• **TASK SET**
(1) Rewrite the part of the Armenian Genocide text starting with "The first international" and going on through "of this policy.", putting "joint declaration" in place of "joint statement".
(2) Answer these questions using the Armenian Genocide text:
(a) How many Armenians were killed?
(b) Which three countries made the first international reaction to the violence, and in what month and year?
(c) What policy did the Young Turks government adopt when WWI erupted?

• **DOCUMENT**
>> Begin
The Armenian Genocide – the systematic and premeditated killing of over 1.5 million Armenians – was perpetrated by the government of the Young Turks in various regions of the Ottoman Empire beginning in 1915 during WWI.

The first international reaction to the violence was a joint statement by France, Russia, and Great Britain in May 1915, in which the Turkish atrocities directed against the Armenian people were defined as “a new crime against humanity and civilization,” and the Turkish government was held accountable for these crimes.

When WWI erupted, the Young Turks government, hoping to preserve the remnants of the weakened Ottoman Empire, adopted a policy of Pan-Turkism – the establishment of a mega-Turkish empire comprising all Turkic-speaking peoples from the Caucasus and Central Asia extending to China, with the aim of Turkifying all ethnic minorities of the empire. The Armenian population was seen as the main obstacle to the realization of this policy.
>> End
• **EXTRACTED ENTRIES**
>> Begin
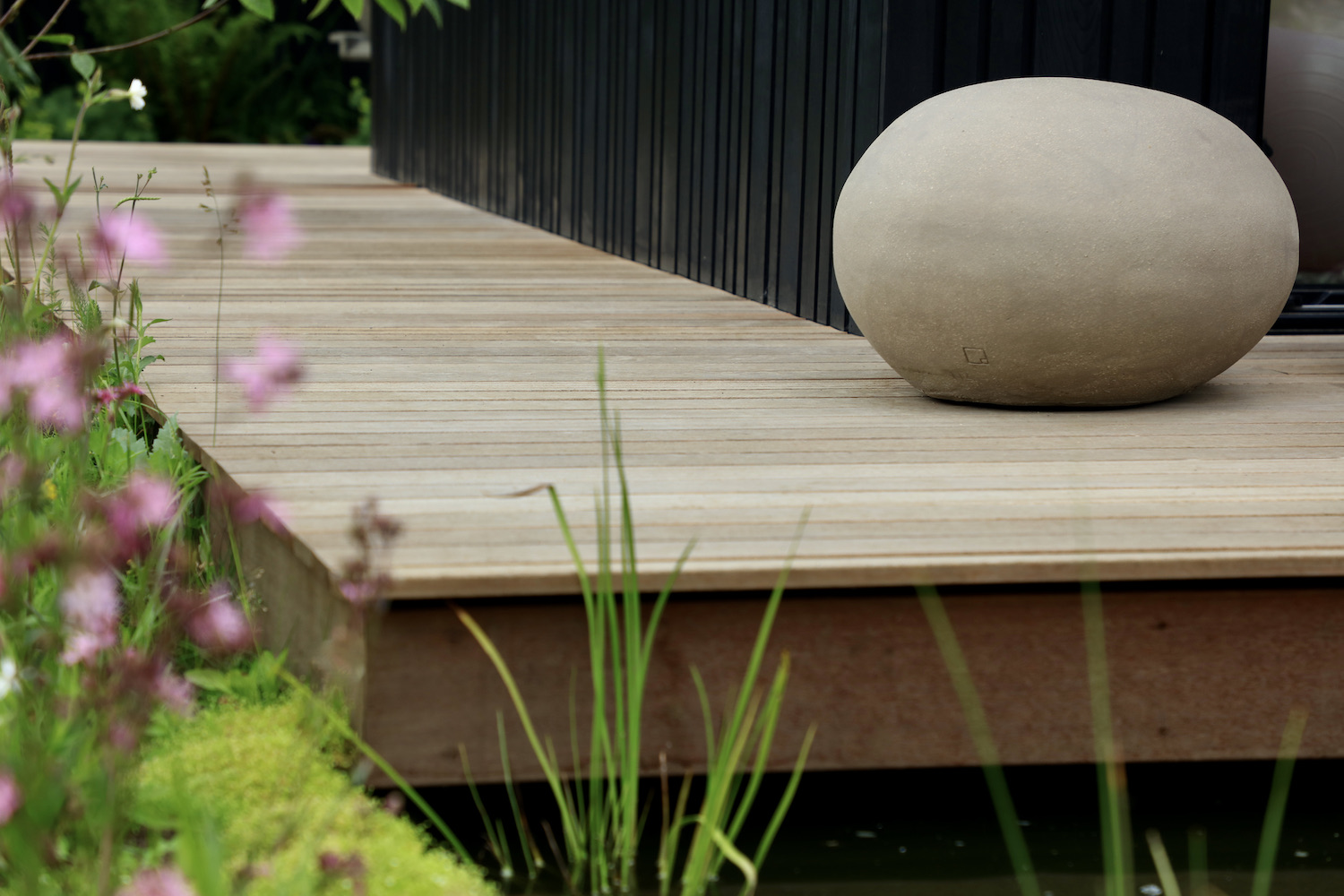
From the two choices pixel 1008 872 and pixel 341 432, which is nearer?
pixel 1008 872

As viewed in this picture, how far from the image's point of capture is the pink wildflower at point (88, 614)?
1.13 metres

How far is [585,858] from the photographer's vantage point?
5.33 ft

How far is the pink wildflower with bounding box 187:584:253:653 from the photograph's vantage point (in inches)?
52.2

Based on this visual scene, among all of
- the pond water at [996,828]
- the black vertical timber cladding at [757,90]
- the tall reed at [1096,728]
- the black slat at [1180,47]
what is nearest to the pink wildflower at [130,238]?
the pond water at [996,828]

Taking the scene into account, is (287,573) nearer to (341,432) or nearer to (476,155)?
(341,432)

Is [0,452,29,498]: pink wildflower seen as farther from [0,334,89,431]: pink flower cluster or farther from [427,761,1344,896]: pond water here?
[427,761,1344,896]: pond water

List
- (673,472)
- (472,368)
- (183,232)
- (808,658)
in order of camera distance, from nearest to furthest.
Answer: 1. (808,658)
2. (673,472)
3. (472,368)
4. (183,232)

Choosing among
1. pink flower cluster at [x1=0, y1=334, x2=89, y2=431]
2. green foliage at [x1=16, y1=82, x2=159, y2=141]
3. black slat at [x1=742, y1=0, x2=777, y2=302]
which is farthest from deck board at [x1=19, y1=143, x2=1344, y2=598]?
green foliage at [x1=16, y1=82, x2=159, y2=141]

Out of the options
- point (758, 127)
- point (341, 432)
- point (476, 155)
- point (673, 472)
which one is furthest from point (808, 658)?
point (476, 155)

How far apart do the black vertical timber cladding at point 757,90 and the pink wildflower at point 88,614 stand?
2.46m

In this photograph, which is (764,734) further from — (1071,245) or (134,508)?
(1071,245)

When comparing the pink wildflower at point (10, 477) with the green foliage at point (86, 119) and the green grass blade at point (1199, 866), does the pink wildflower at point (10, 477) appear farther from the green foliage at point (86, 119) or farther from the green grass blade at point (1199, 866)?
the green foliage at point (86, 119)

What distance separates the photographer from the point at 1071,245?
260 centimetres

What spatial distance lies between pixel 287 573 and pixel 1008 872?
89cm
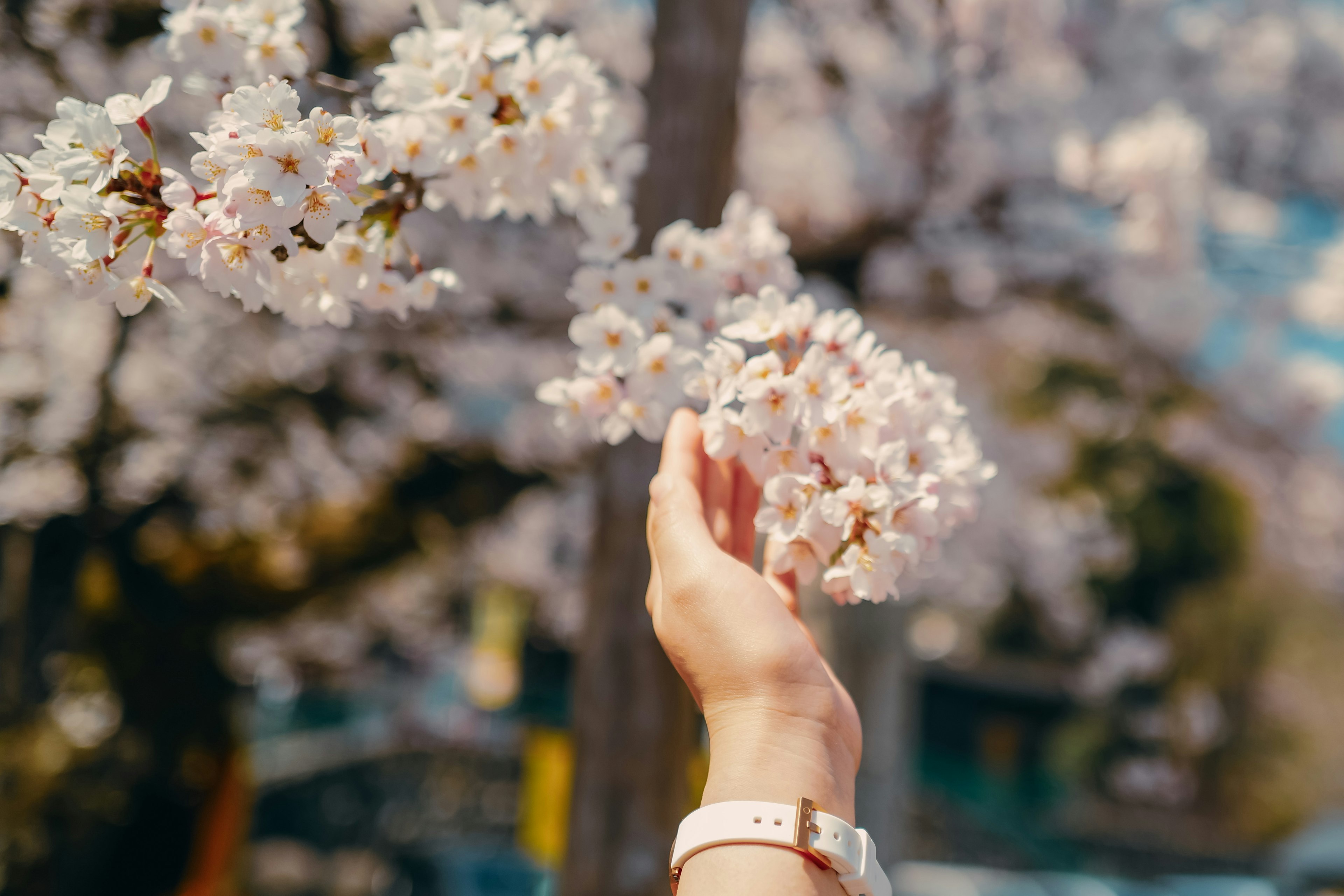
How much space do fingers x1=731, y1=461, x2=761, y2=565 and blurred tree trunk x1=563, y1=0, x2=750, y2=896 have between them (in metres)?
1.46

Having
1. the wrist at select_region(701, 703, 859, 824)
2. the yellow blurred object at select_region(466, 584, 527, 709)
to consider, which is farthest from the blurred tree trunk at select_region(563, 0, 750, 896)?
the yellow blurred object at select_region(466, 584, 527, 709)

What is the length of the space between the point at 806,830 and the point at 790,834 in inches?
1.0

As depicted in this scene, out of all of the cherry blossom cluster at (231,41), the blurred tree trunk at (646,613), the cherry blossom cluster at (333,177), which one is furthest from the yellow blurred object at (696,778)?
the cherry blossom cluster at (231,41)

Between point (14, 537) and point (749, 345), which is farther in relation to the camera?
→ point (14, 537)

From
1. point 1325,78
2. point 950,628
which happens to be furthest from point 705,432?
point 950,628

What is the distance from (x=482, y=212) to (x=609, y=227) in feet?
0.88

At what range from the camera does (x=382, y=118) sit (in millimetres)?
1589

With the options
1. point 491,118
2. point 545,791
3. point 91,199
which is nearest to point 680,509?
point 491,118

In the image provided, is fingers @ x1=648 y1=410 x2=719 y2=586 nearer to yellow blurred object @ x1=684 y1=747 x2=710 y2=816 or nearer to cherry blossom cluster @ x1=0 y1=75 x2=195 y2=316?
yellow blurred object @ x1=684 y1=747 x2=710 y2=816

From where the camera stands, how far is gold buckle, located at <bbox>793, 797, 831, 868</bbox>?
1134mm

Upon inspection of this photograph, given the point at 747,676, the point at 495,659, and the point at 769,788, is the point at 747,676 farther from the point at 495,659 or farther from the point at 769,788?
the point at 495,659

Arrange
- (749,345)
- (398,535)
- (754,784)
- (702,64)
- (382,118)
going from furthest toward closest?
(398,535)
(702,64)
(749,345)
(382,118)
(754,784)

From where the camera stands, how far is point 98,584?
5.28 metres

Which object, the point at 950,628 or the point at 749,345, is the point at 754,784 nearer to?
the point at 749,345
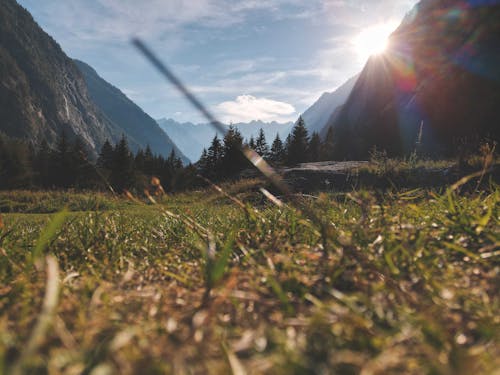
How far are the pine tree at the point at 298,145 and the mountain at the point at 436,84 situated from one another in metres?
12.7

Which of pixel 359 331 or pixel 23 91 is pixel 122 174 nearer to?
pixel 359 331

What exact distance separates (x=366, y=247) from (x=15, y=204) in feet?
64.4

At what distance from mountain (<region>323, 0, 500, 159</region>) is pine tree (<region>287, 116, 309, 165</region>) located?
41.5 ft

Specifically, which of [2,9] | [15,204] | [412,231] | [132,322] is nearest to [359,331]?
[132,322]

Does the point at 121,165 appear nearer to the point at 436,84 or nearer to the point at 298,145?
the point at 298,145

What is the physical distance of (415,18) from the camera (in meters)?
74.3

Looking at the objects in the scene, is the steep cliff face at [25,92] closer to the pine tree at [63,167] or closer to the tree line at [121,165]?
Result: the tree line at [121,165]

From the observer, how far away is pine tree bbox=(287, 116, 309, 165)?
62.3 m

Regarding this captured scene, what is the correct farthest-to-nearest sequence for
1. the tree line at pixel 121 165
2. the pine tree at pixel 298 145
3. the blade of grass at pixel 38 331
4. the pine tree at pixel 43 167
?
1. the pine tree at pixel 298 145
2. the pine tree at pixel 43 167
3. the tree line at pixel 121 165
4. the blade of grass at pixel 38 331

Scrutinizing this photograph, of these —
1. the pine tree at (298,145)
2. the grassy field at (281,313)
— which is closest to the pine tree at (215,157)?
the pine tree at (298,145)

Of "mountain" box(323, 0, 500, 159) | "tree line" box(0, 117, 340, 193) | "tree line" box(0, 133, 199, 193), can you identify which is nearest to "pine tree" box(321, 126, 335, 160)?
"tree line" box(0, 117, 340, 193)

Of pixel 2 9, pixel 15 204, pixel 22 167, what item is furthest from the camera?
pixel 2 9

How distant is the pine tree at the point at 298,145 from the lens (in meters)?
62.3

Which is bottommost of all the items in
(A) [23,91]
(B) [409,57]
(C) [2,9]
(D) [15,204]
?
(D) [15,204]
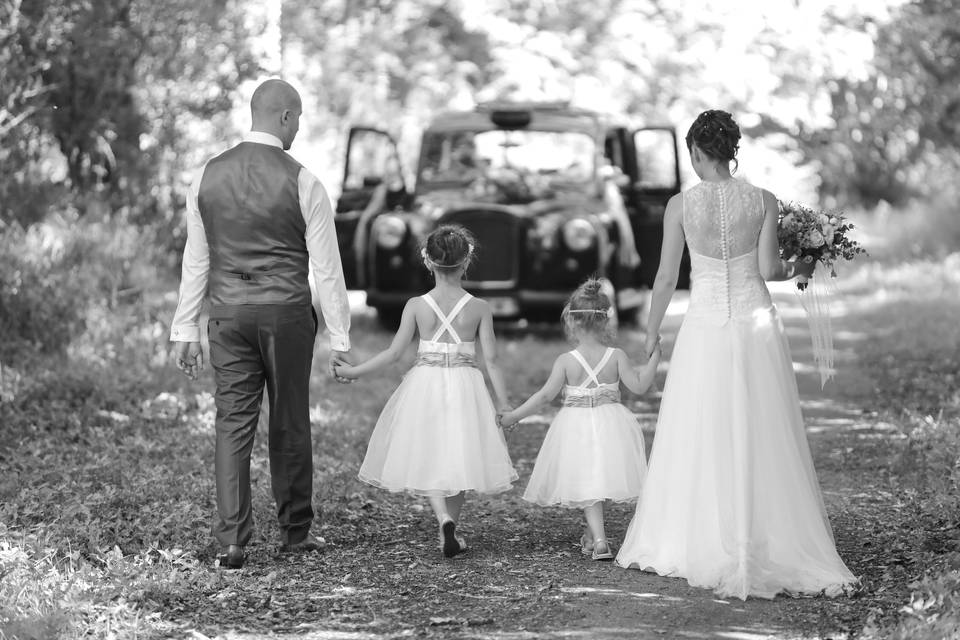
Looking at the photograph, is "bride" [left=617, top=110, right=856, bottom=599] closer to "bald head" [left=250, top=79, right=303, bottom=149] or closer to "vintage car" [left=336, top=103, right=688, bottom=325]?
"bald head" [left=250, top=79, right=303, bottom=149]

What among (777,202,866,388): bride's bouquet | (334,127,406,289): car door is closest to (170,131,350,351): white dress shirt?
(777,202,866,388): bride's bouquet

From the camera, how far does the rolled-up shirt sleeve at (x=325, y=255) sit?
5.68m

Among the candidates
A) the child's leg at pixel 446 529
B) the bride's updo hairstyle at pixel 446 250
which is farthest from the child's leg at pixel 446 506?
the bride's updo hairstyle at pixel 446 250

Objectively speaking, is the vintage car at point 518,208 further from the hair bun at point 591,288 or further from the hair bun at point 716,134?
the hair bun at point 716,134

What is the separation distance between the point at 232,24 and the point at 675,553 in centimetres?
813

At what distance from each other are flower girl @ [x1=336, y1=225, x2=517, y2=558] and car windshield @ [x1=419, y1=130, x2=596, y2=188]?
7849 millimetres

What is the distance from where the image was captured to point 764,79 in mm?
17828

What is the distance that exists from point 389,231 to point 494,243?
104 centimetres

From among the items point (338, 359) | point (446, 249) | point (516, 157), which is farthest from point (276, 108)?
point (516, 157)

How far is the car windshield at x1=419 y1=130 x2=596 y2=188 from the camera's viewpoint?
13.9m

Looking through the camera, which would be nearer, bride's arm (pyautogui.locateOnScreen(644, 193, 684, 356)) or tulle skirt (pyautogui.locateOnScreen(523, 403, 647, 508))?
bride's arm (pyautogui.locateOnScreen(644, 193, 684, 356))

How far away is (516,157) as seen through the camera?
13930 millimetres

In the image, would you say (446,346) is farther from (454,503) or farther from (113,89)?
(113,89)

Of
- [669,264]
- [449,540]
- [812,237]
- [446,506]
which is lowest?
[449,540]
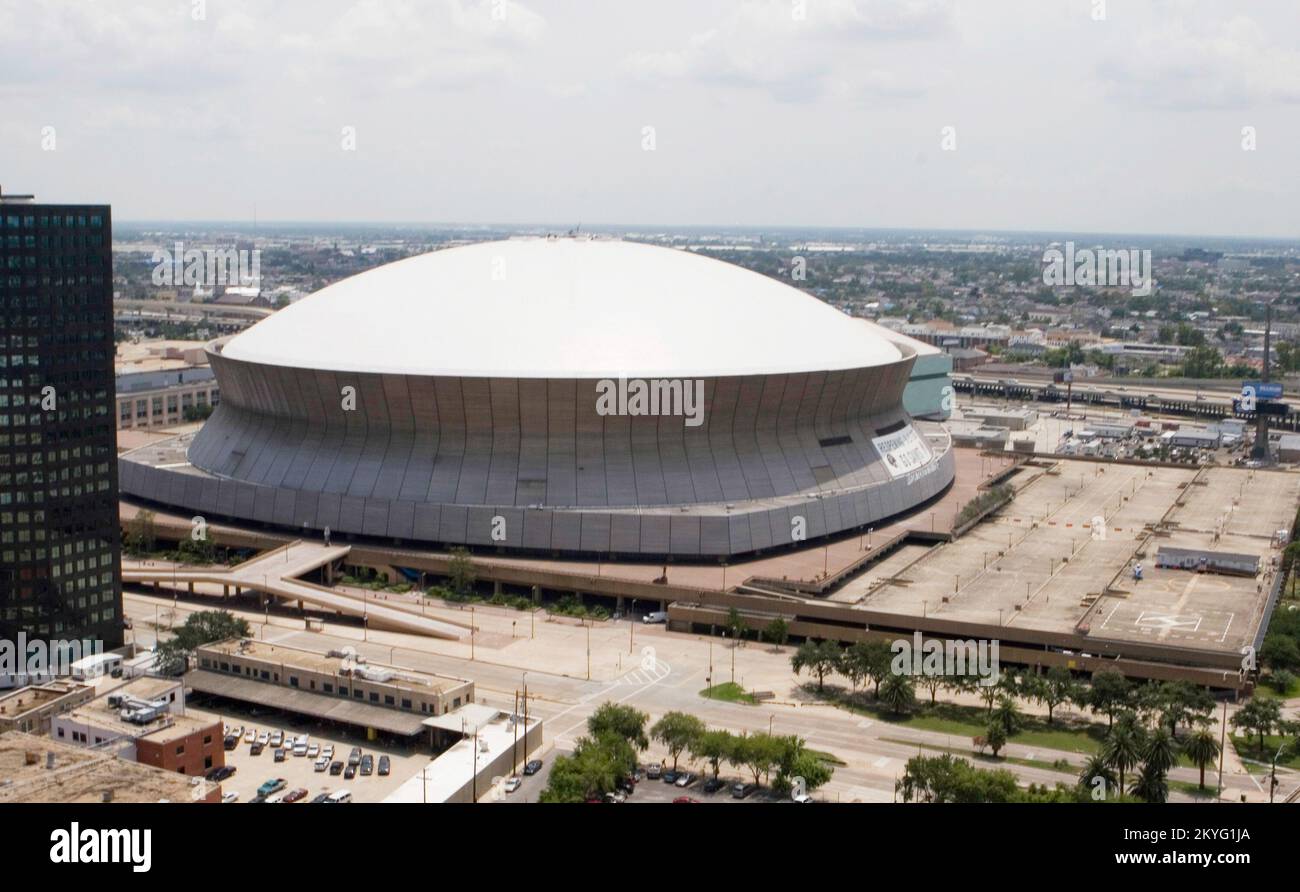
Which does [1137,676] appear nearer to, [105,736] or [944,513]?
[944,513]

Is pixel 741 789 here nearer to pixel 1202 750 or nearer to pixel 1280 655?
pixel 1202 750

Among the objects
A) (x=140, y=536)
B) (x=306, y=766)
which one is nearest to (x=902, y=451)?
(x=140, y=536)

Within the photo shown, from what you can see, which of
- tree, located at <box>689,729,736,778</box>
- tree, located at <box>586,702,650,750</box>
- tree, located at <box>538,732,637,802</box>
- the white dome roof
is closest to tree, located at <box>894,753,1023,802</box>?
tree, located at <box>689,729,736,778</box>

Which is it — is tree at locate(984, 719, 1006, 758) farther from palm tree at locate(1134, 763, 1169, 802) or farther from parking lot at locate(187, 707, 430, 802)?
parking lot at locate(187, 707, 430, 802)
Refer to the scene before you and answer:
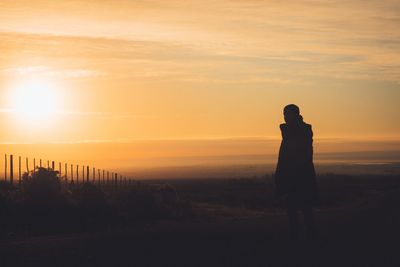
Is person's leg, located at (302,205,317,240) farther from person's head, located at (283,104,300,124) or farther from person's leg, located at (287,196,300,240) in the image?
person's head, located at (283,104,300,124)

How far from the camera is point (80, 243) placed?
17.0 meters

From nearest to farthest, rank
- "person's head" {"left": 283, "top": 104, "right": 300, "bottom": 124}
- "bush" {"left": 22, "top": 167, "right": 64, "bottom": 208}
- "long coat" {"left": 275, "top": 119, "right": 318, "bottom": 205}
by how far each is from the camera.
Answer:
>> End
• **ANSWERS PROVIDED**
(1)
The first international reaction to the violence was a joint declaration by France, Russia, and Great Britain in May 1915, in which the Turkish atrocities directed against the Armenian people were defined as “a new crime against humanity and civilization,” and the Turkish government was held accountable for these crimes.

When WWI erupted, the Young Turks government, hoping to preserve the remnants of the weakened Ottoman Empire, adopted a policy of Pan-Turkism – the establishment of a mega-Turkish empire comprising all Turkic-speaking peoples from the Caucasus and Central Asia extending to China, with the aim of Turkifying all ethnic minorities of the empire. The Armenian population was seen as the main obstacle to the realization of this policy.

(2)
(a) Over 1.5 million.
(b) France, Russia, and Great Britain, in May 1915.
(c) Pan-Turkism.